• Work item
Within the records below, filter for lines carrying the word "linearGradient" and copy them.

Data provided below:

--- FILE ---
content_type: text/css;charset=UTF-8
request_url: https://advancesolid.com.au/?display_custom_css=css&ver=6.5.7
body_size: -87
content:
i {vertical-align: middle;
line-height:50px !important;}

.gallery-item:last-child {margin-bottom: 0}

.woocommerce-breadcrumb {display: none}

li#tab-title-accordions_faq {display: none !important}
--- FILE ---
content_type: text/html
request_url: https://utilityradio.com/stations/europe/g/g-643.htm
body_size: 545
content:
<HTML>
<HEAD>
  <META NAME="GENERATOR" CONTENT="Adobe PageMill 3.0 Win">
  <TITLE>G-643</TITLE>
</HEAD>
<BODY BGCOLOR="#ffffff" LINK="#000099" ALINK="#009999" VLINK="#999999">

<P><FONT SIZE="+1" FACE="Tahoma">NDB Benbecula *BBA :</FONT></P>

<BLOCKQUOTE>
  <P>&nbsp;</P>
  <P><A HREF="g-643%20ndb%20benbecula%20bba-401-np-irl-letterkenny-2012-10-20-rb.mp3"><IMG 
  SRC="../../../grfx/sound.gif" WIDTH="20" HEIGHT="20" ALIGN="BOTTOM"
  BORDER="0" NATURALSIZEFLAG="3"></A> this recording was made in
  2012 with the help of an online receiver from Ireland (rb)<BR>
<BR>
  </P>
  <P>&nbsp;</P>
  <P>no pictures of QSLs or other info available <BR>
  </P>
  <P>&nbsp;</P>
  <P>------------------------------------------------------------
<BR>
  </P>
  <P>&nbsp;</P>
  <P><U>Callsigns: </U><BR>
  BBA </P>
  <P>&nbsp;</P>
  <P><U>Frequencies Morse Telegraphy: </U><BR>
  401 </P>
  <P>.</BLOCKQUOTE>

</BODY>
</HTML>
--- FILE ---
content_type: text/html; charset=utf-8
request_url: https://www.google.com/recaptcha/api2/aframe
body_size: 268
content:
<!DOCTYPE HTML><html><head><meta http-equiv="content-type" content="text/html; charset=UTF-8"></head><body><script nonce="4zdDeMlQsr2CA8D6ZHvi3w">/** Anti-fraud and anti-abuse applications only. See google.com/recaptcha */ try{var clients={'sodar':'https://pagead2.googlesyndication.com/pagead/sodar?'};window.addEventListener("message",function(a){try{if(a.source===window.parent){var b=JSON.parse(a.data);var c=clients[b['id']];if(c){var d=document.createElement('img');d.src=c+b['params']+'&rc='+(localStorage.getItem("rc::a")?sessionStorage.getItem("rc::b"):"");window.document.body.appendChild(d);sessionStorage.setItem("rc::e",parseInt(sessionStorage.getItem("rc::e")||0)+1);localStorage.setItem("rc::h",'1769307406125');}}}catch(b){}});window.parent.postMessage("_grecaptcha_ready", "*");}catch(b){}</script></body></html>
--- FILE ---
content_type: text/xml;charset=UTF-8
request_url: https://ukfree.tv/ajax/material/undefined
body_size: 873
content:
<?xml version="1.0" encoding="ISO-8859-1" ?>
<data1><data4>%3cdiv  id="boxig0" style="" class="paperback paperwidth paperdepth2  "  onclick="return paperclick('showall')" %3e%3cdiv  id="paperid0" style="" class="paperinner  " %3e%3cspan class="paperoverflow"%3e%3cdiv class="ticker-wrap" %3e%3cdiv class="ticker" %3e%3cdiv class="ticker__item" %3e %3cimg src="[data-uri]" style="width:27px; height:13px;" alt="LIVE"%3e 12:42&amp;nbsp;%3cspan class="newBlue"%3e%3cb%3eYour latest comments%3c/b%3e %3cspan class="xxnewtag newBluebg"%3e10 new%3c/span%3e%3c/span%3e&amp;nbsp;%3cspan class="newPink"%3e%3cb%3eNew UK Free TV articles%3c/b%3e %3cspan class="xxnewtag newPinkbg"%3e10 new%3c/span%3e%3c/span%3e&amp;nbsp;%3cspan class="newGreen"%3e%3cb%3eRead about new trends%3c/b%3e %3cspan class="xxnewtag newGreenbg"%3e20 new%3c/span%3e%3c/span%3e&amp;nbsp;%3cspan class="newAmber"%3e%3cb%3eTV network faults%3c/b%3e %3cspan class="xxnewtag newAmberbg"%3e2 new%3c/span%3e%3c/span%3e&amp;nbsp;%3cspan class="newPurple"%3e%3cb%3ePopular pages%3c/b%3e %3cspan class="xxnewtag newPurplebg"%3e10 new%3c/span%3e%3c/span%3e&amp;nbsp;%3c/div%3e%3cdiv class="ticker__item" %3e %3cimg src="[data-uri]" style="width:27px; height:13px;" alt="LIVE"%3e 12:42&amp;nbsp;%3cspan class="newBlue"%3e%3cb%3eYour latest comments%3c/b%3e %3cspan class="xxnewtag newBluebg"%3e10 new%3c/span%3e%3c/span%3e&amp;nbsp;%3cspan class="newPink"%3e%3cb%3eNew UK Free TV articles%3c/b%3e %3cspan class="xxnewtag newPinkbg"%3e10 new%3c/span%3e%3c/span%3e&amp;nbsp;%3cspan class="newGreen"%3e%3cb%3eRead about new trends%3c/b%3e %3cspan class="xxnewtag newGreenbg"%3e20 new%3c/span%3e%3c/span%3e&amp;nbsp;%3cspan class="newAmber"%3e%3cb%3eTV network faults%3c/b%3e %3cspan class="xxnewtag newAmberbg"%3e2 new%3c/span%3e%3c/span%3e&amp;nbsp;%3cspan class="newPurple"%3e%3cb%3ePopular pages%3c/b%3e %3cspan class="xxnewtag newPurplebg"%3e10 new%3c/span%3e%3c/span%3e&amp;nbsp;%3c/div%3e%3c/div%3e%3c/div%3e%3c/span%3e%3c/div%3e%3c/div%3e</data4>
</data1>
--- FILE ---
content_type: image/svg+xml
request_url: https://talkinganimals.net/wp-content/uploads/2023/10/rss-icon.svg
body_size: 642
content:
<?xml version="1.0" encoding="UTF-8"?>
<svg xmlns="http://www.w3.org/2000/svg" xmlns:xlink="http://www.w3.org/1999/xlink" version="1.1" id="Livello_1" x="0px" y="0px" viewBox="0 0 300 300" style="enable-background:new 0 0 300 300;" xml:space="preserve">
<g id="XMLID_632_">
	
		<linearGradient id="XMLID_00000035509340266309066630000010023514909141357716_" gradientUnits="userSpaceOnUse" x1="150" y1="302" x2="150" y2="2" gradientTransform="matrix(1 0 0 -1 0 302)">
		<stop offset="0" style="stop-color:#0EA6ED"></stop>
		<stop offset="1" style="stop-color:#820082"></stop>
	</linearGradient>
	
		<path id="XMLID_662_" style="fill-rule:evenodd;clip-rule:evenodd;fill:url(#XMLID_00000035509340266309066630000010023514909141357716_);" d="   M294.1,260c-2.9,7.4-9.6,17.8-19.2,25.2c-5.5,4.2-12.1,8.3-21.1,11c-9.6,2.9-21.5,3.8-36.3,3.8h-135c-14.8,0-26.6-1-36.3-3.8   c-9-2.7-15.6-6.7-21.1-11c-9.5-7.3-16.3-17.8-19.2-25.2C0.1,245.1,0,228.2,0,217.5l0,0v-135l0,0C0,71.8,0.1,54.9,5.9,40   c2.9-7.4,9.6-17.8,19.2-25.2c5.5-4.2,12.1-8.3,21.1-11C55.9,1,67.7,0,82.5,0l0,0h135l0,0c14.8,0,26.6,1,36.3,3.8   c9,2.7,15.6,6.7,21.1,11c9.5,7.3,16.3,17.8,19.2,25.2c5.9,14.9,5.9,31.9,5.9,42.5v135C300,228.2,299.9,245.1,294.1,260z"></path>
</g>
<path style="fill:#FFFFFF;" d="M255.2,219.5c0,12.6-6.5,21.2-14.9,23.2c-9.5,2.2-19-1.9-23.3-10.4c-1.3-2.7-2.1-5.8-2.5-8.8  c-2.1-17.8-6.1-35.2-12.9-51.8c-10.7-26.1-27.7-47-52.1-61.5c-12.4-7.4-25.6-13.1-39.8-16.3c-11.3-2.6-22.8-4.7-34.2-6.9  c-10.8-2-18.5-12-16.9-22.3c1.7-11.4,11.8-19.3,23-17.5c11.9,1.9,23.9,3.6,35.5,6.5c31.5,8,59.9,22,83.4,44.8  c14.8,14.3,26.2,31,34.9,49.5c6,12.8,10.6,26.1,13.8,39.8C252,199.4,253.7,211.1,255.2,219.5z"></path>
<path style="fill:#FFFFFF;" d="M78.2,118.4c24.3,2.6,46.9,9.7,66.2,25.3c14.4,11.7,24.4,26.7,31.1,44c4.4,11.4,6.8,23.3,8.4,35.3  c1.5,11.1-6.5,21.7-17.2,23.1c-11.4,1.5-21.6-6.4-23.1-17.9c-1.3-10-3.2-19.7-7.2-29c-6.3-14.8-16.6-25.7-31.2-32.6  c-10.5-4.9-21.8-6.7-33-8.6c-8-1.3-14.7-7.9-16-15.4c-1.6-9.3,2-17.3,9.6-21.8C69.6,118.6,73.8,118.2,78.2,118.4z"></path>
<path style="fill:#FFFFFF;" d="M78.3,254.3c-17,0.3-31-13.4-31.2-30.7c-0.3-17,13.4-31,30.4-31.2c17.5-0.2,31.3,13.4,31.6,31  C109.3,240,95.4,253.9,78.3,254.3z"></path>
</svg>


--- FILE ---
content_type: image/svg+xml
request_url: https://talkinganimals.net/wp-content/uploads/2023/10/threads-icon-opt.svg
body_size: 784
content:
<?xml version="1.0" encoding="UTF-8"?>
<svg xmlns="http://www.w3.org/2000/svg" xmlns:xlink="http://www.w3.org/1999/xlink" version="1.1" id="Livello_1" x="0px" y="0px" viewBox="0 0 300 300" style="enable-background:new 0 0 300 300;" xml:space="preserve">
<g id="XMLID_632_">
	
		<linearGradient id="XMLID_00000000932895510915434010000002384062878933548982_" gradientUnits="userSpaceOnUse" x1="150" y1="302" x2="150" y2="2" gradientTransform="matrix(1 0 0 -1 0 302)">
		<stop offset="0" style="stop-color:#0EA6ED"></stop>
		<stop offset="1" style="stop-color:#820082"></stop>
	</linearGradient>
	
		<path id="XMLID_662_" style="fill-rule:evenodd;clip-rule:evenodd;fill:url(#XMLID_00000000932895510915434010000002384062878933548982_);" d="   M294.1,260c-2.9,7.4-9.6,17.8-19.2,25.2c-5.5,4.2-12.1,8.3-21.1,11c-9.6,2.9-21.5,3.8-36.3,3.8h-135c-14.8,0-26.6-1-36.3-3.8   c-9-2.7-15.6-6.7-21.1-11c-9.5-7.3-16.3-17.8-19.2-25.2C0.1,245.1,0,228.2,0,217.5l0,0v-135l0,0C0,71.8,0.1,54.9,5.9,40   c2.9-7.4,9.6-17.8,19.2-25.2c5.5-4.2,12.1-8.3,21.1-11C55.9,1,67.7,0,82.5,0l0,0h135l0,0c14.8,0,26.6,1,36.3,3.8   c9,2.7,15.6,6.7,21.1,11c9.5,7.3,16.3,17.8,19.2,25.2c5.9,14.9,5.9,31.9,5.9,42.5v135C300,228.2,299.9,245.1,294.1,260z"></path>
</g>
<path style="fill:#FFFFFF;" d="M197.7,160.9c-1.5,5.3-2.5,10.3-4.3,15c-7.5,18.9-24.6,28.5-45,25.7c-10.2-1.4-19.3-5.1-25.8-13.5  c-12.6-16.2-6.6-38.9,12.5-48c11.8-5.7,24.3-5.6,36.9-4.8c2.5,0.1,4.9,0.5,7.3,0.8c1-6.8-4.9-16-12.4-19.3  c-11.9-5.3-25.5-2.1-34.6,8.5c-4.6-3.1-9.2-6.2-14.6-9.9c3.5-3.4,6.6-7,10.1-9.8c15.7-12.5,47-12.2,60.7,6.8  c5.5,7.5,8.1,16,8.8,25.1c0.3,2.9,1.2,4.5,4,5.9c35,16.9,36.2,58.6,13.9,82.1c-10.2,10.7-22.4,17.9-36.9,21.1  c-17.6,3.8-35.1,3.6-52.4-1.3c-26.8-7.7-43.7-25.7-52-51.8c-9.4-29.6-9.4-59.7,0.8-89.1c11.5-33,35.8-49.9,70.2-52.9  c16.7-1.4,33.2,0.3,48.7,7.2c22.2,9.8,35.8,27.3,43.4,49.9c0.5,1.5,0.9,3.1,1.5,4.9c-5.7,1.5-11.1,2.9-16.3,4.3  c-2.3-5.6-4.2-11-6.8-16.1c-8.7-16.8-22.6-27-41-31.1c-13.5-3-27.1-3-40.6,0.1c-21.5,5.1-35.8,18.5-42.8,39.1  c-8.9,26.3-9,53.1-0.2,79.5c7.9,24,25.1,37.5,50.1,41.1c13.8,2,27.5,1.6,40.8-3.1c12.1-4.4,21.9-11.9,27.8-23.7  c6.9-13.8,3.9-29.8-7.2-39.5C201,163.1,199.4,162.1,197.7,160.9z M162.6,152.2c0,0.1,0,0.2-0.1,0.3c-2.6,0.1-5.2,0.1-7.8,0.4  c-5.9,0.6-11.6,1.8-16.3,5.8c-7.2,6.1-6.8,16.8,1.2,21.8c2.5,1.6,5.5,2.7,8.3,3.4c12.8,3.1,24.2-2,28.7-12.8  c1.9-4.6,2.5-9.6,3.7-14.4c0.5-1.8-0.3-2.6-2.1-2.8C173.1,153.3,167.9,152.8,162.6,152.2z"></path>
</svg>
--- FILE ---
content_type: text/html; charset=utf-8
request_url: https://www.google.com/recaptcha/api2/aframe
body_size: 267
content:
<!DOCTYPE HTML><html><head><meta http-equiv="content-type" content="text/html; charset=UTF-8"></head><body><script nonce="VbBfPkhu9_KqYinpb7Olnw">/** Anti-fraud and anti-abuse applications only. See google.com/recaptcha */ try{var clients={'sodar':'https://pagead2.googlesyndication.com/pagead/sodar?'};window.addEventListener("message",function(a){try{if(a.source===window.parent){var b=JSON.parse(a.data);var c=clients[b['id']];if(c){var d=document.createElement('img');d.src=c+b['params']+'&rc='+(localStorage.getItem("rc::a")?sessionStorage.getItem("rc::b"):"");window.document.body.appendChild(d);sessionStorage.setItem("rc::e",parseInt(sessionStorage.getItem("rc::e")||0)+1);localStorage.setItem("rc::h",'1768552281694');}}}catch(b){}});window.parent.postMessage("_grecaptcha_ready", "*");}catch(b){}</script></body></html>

End of Data provided.

• Task output
		<linearGradient id="XMLID_00000035509340266309066630000010023514909141357716_" gradientUnits="userSpaceOnUse" x1="150" y1="302" x2="150" y2="2" gradientTransform="matrix(1 0 0 -1 0 302)">
	</linearGradient>
		<linearGradient id="XMLID_00000000932895510915434010000002384062878933548982_" gradientUnits="userSpaceOnUse" x1="150" y1="302" x2="150" y2="2" gradientTransform="matrix(1 0 0 -1 0 302)">
	</linearGradient>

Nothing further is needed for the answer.